During fuzzification, the numeric input variables are converted into non-numeric linguistic variables based on membership functions. Figure 10a–c illustrate the membership of DP, DV, and DD, respectively. Five levels of fuzzy are employed for all input and output variables: PS (positive small), NS (negative small), S (zero), PB (positive big), and NB (negative big). A total of 5 × 5 = 25 rules were created for the rule table. The rule table is given in Table 2.
In the application, four SHARP ND-F4Q295 panels, two in series and two in parallel, were used. Figure 11a shows the temperature and radiation graphs applied to the PV system, and Figure 11b shows the voltage and current generated in the PV system.
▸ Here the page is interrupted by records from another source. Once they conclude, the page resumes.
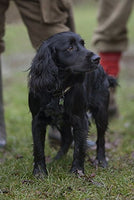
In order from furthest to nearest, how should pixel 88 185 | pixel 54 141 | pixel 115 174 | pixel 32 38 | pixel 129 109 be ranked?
pixel 129 109, pixel 54 141, pixel 32 38, pixel 115 174, pixel 88 185

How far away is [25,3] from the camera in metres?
4.19

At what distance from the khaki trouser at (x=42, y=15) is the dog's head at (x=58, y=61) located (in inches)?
23.4

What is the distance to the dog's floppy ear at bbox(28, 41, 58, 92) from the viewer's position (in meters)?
3.42

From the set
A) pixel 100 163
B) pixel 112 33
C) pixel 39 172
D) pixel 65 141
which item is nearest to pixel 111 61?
pixel 112 33

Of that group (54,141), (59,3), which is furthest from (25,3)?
(54,141)

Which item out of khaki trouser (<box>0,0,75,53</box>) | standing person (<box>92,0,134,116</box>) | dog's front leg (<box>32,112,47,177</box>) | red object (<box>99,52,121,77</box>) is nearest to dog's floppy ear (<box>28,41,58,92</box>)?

The technical specifications for the SHARP NDQ295 PV panel at standard test conditions (STC) are provided in Table 3.
In this study, the MPPT method is tested using PO- based FLC. The tests were performed with four SHARP solar panels and adaptation was achieved with fuzzy logic using DP and DV parameters. However, the shortcomings such as high computational complexity, sensitivity to noise, slow response time, and oscillations were also highlighted in previous studies. Although FLC provides fast adaptation and stability to environmental changes, it may be affected by small measurement errors due to derivative calculations. Therefore, more optimized and faster-responding algorithms may be required.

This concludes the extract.